---------- EXCERPTED TEXT

The results of Experiment I show that there are differences in the information processing between the visual and auditory working memory tasks, which may lead to differences in the fatigue trend between the visual and auditory information processing. Therefore, Experiment II explores the fatigue classification parameters of the visual and auditory channels respectively. Previous studies have confirmed that cognitive behavioral indicators such as digital decoding, short-term memory and critical flicker fusion frequency can also be used as fatigue assessment indicators, besides subjective questionnaires [15]. Critical scintillation fusion frequency is the basic perceptual ability of human beings, while digital decoding, as one of the problem solving ability, belongs to the advanced cognitive function. The changes of these two indicators shows that both basic perceptual ability and advanced cognitive function will decrease significantly under fatigue condition. However, compared with the problem-solving ability, fatigue has a more direct effect on attention. It is difficult to maintain attention and alertness under fatigue, which is one of the important reasons for many safety accidents. Therefore, in experiment 2, subjective scale combined with alertness and basic reaction time were selected as the criteria of fatigue classification.

3.1 Method

3.1.1 Subjects

Eleven healthy male adults, with an average age of 24 (SD = 3.12), were right-handed and had normal vision or corrected visual acuity. They were paid a certain amount after the experiment.

--------------------

### TASKS TO PERFORM
1 - List the cognitive behavioral indicators that the fatigue study excerpt says earlier research confirmed can serve as fatigue assessment indicators.
2 - Pick up the fatigue study excerpt right after its last sentence and write the next part of the methods section.

---------- RECORDED INFORMATION

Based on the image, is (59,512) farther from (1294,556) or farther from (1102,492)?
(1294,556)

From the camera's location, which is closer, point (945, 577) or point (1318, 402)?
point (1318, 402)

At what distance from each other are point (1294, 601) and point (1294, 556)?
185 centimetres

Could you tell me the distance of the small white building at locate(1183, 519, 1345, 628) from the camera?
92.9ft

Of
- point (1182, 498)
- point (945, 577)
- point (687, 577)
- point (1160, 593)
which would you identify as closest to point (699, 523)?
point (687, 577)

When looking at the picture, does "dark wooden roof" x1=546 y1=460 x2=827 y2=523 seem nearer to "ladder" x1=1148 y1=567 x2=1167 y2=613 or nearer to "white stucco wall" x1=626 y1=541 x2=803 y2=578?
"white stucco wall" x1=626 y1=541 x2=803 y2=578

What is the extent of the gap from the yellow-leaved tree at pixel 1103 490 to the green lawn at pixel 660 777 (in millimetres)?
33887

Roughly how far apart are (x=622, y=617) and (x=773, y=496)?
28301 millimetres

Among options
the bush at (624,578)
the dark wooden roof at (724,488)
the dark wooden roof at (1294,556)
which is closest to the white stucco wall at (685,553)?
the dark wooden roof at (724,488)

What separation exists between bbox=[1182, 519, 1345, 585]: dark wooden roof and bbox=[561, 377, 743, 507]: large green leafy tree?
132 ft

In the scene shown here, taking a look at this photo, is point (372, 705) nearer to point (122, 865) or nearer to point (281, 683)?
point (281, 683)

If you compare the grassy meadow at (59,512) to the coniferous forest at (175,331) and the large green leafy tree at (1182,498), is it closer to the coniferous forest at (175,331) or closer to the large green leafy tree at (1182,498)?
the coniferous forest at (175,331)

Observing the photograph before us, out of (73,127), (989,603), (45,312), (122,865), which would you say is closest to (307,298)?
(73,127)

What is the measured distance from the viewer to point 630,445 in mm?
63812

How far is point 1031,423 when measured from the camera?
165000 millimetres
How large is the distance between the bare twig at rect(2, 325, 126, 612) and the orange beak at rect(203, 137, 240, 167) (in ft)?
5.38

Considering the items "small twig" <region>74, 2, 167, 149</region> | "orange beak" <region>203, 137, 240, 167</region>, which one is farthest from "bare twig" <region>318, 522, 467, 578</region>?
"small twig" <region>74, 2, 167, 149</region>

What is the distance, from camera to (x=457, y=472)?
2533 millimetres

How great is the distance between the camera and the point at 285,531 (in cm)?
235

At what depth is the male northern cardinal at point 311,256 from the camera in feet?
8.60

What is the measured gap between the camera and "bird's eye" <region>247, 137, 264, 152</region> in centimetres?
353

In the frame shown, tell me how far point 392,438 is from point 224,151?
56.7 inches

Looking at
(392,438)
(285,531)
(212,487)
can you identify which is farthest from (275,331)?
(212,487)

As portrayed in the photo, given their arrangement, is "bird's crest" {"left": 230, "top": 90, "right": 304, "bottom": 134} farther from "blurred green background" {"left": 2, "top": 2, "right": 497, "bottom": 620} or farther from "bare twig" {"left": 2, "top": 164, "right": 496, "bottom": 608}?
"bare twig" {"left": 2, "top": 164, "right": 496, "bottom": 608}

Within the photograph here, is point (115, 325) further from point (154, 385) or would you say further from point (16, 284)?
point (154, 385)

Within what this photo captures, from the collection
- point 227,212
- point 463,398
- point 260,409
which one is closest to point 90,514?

--------------------

### ANSWERS TO THE EXERCISES
1 -
- Digital decoding
- Short-term memory
- Critical flicker fusion frequency

2 -
3.1.2 Experimental Procedure

The experiment was conducted in a quiet environment with sound insulation, room temperature of about 20 ℃, as well as suitable humidity and lighting. Visual and auditory working memory tasks were used to induce visual and auditory cognitive fatigue, respectively. The fatigue self-assessment questionnaire and attention-alert tasks were used as fatigue criteria. The NASA load scale was utilized as work load evaluation index to test the validity of the fatigue classification and its relevant parameter. Specific fatigue classification and related task parameters determination procedures are as follows:

Classification of Fatigue Grade and Preliminary Determination of Task Parameters

Assuming that the relationship between fatigue level and cognitive task performance may follow a growth curve model. In order to better distinguish the different fatigue levels, the lower limit inflection point value, the middle value and the upper limit inflection point value of the curve model can be selected as the low, middle and high three fatigue level values, which has been represented as “red points” in Fig. 4. Then, the working memory task parameters, inducing different fatigue levels, has been determined preliminarily, which includes the number of memory targets, task duration, task trial number, see Table 2.

Fig. 4.
figure 4

Growth model for fatigue prediction (Color figure online)

Table 2. Working memory task parameters corresponding to different fatigue levels

Hierarchical Design Experiment

Since it is not yet possible to determine whether the fatigue levels, induced by the working memory task levels corresponding to the low, middle and high fatigue levels described in Table 2, can fit the lower, middle and upper inflection points in the prediction model, the experiment is carried out by using the method of hierarchical experimental design to determine the task parameters corresponding to different fatigue levels.

Stage I:

Using the working memory task parameters of middle and low levels described in Table 2, the fatigue scores induced by the corresponding tasks were obtained, and the levels of fatigue at different times, loads and channels were determined.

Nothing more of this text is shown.